Voller Barmherzigkeit: Kurz vor Weihnachten setzt die christlich-sozial-liberale Regierung das Bettelverbot in der Hauptstadt um

„Dat kann an enger Stad net sinn“

Léon Gloden, damaliger Bürgermeister von Grevenmacher, am Buergermeeschterdag auf der Fouer
Photo: Olivier Halmes
d'Lëtzebuerger Land du 22.12.2023

„Villäicht soll ee guer net mei an d’Stad goen, oder just mat engem alen Trench“, war ein Leserbrief im Luxemburger Wort im April dieses Jahr überschrieben. Darin regte sich eine Frau auf: „D’Leit sollen entspaant duerch eis schéi Staat kënne goen, eis schéin an deier Geschäfter kucken. Räich Cliente sollen heihi kommen an all dëst soll eis e gudden Image bréngen. Et ka jo net sinn, dass eis d’Staat esou d’Bach ageet, an ëmmer nëmme gesot gëtt, mir hu keng Handhab. (...) Et ass net ze roden eng deier Posch aus der Philipsgaass an och kee Schal mat engem bekannte Logo ze droen, vun enger Ketten oder eng Auer aus onse schéine Bijouteriën jo guer net ze schwätzen.“

Léon Glodens (CSV) erste Amtshandlung als Innenminister wird gewesen sein, sicherzustellen, dass sich reiche Menschen die Armut anderer weniger zu Gemüte führen müssen. Kurz vor Weihnachten gab er grünes Licht für das allgemeine Bettelverbot in der Hauptstadt, das seine sozialistische Vorgängerin Taina Bofferding noch im Mai blockiert hatte. Bis zum 1. Januar gilt nun eine Übergangsfrist für die Bettler. Damit hat das Großherzogtum es am gestrigen Donnerstag sogar auf die Titelseite der Süddeutschen Zeitung geschafft.

◆ **Arbeitsaufträge**:
(a) Gib aus dem Auszug zum Bettelverbot den Abschnitt wieder, der mit „Léon Glodens (CSV)“ beginnt und bis „Süddeutschen Zeitung geschafft.“ reicht. Tausche dabei „Innenminister“ gegen „Justizminister“.
(b) Wer hatte das allgemeine Bettelverbot in der Hauptstadt laut dem Auszug zum Bettelverbot im Mai noch blockiert?
(c) Übersetze den Satz „Bis zum 1. Januar gilt nun eine Übergangsfrist für die Bettler.“ aus dem Auszug zum Bettelverbot ins Englische.

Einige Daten

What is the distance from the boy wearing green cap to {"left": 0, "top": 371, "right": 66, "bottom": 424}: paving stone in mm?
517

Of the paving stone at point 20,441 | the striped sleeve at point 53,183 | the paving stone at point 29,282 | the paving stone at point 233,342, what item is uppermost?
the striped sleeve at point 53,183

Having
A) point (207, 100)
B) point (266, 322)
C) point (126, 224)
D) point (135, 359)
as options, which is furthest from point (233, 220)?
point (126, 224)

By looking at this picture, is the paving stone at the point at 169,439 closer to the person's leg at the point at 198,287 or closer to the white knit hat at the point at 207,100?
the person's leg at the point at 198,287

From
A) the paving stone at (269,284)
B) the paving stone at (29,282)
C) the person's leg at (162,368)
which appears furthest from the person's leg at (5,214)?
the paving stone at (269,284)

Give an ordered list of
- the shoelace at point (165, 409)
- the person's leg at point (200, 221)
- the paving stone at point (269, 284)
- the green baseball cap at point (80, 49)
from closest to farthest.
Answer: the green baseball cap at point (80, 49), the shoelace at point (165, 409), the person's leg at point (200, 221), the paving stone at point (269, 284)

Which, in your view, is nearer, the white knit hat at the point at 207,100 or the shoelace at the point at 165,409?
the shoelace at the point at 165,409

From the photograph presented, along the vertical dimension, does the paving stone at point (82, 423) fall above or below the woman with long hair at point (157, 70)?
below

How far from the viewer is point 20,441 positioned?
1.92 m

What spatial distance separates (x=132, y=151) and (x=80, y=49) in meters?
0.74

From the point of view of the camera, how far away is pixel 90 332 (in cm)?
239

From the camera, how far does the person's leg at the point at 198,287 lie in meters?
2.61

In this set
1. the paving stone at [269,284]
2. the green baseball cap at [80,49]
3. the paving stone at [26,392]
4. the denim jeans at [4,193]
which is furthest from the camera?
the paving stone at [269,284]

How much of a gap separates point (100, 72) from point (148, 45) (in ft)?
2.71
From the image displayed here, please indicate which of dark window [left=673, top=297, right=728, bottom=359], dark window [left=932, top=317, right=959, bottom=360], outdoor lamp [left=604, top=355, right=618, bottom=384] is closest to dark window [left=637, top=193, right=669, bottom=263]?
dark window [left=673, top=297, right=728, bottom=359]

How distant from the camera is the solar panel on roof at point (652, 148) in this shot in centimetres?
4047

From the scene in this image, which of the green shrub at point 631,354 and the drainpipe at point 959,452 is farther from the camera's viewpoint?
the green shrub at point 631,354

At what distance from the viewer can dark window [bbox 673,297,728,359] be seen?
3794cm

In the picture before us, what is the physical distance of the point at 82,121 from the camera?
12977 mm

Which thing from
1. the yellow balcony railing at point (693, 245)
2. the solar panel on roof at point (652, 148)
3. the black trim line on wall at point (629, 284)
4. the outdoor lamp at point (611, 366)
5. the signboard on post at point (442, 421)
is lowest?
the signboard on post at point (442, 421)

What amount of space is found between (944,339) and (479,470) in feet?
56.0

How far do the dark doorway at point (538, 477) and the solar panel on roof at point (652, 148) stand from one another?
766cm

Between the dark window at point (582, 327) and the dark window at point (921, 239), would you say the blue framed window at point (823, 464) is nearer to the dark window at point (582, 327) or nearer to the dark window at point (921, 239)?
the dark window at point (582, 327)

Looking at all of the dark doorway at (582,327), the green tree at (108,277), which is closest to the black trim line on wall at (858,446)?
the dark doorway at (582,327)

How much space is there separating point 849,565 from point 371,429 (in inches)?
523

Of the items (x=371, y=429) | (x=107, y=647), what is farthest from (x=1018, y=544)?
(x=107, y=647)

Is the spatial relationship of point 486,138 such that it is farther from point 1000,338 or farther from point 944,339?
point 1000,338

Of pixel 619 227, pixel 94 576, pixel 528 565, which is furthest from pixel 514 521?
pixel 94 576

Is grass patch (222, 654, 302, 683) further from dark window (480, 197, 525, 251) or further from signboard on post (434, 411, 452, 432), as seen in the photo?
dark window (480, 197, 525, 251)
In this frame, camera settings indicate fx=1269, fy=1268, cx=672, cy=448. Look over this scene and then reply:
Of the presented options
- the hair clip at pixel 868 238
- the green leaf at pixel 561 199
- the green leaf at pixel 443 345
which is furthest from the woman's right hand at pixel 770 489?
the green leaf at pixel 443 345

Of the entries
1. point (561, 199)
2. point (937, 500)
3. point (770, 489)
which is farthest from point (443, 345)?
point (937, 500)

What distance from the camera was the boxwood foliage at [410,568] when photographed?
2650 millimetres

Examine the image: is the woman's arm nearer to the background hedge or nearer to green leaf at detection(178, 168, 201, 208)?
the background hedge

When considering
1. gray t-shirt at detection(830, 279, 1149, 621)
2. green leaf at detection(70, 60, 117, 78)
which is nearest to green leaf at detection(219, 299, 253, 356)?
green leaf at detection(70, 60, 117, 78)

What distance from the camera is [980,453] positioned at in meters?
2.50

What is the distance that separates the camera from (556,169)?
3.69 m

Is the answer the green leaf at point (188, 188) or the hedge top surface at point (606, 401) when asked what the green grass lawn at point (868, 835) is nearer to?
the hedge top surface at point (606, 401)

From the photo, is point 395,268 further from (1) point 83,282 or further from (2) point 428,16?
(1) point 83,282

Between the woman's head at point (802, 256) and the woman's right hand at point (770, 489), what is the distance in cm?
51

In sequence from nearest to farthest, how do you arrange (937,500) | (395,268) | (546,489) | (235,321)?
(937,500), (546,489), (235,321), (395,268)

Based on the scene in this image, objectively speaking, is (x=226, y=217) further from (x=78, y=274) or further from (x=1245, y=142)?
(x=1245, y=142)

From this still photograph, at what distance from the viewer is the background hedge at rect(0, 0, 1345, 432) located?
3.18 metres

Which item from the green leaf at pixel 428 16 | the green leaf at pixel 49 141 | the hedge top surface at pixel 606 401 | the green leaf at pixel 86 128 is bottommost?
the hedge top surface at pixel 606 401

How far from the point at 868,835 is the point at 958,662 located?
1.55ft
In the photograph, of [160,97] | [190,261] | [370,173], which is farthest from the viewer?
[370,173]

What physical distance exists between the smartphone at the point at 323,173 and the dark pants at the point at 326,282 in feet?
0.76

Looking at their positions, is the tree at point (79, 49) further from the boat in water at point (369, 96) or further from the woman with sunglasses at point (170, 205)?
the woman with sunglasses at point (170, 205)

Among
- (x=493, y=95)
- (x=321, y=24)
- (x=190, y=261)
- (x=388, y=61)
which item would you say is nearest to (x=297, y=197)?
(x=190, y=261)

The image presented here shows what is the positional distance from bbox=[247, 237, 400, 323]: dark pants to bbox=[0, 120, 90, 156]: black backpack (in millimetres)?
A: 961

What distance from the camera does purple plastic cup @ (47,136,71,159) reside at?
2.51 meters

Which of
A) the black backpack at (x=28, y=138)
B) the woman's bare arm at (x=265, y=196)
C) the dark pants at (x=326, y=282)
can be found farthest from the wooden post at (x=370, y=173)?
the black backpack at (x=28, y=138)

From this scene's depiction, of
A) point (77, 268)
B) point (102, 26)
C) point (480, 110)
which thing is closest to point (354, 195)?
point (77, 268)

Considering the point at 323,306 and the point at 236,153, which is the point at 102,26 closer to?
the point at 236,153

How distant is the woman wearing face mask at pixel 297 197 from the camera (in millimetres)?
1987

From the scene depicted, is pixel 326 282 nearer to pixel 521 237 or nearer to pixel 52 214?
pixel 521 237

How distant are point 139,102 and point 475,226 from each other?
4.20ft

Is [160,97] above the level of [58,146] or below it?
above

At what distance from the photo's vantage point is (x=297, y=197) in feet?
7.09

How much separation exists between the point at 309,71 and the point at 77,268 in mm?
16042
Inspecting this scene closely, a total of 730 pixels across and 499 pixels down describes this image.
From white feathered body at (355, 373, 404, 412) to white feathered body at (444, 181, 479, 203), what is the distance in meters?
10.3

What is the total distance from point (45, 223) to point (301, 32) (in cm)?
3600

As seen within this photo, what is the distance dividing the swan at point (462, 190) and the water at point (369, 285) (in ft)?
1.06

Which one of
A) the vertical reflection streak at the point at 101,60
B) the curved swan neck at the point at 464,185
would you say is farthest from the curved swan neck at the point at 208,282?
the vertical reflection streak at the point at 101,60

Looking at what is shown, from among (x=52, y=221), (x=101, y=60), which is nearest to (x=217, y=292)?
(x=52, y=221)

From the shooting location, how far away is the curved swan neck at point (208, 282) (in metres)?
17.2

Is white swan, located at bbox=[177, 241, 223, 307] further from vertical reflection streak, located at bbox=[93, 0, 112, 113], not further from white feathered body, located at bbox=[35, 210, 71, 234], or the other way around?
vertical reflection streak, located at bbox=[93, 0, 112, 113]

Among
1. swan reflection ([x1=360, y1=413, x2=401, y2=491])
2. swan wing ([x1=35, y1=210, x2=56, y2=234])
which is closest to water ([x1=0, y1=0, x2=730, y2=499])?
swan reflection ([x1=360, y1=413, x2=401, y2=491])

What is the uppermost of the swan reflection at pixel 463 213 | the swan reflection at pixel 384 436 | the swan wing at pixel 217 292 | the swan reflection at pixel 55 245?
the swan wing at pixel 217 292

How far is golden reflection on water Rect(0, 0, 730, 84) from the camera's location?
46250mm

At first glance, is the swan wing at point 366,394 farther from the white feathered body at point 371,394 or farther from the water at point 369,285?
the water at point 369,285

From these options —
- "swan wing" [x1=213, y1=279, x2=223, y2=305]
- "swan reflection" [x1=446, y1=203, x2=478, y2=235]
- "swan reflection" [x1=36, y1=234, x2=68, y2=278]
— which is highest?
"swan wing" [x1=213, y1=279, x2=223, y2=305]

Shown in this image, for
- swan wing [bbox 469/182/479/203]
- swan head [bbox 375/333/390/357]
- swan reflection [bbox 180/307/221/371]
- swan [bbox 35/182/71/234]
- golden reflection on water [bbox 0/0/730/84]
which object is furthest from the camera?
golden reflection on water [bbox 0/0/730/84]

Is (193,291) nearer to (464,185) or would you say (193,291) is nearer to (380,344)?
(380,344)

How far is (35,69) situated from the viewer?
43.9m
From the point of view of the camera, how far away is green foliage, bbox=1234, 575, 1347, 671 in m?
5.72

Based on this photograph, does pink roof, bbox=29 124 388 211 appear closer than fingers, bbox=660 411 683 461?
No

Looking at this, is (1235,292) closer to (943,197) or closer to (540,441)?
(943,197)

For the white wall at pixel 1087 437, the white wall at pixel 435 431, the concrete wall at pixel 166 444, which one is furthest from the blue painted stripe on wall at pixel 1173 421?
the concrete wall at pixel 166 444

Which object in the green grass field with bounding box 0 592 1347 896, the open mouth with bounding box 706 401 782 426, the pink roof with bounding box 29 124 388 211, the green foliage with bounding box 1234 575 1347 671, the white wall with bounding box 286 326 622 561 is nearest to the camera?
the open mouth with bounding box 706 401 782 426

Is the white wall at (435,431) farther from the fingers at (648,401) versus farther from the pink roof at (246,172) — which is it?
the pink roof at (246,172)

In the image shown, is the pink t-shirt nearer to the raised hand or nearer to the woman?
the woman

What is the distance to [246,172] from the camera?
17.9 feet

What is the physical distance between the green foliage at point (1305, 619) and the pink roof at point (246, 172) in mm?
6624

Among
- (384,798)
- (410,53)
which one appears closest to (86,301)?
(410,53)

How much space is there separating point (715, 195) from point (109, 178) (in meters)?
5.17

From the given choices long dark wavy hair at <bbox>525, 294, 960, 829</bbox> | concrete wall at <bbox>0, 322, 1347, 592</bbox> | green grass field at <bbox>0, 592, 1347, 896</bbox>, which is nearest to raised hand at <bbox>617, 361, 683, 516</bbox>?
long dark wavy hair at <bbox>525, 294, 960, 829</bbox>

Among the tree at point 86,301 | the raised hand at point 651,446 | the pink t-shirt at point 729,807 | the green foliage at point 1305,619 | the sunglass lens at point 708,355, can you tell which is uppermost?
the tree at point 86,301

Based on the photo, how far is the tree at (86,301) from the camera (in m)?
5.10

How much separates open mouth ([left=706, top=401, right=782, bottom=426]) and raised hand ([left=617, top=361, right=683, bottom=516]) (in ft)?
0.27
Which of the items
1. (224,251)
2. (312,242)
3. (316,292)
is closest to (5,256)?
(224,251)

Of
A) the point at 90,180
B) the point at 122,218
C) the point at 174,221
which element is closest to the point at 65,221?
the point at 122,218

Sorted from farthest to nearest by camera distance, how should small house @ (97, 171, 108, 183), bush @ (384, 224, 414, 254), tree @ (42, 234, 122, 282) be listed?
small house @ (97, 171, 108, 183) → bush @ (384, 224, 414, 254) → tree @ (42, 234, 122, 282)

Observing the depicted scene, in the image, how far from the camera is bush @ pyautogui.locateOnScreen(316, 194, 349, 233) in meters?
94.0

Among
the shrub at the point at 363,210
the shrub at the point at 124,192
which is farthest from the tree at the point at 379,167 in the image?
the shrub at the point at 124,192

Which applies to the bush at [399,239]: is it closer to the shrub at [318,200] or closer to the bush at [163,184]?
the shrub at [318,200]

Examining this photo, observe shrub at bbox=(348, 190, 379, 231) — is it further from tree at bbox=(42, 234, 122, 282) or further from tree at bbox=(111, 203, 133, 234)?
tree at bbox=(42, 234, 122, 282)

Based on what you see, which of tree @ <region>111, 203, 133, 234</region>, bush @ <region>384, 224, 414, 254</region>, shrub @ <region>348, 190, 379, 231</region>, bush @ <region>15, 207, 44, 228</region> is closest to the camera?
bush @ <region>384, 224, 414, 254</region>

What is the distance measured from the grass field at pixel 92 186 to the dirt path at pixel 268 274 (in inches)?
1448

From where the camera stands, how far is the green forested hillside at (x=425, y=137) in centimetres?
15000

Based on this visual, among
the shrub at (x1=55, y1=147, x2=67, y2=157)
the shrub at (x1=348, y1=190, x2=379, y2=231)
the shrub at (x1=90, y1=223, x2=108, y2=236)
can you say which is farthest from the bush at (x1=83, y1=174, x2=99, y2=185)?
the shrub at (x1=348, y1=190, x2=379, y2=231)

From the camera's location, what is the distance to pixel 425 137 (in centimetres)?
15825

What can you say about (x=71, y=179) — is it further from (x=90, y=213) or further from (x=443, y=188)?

◆ **Vollständige Lösungen**:
(a)
Léon Glodens (CSV) erste Amtshandlung als Justizminister wird gewesen sein, sicherzustellen, dass sich reiche Menschen die Armut anderer weniger zu Gemüte führen müssen. Kurz vor Weihnachten gab er grünes Licht für das allgemeine Bettelverbot in der Hauptstadt, das seine sozialistische Vorgängerin Taina Bofferding noch im Mai blockiert hatte. Bis zum 1. Januar gilt nun eine Übergangsfrist für die Bettler. Damit hat das Großherzogtum es am gestrigen Donnerstag sogar auf die Titelseite der Süddeutschen Zeitung geschafft.

(b) Taina Bofferding, Glodens sozialistische Vorgängerin.

(c) A transition period for beggars now applies until January 1.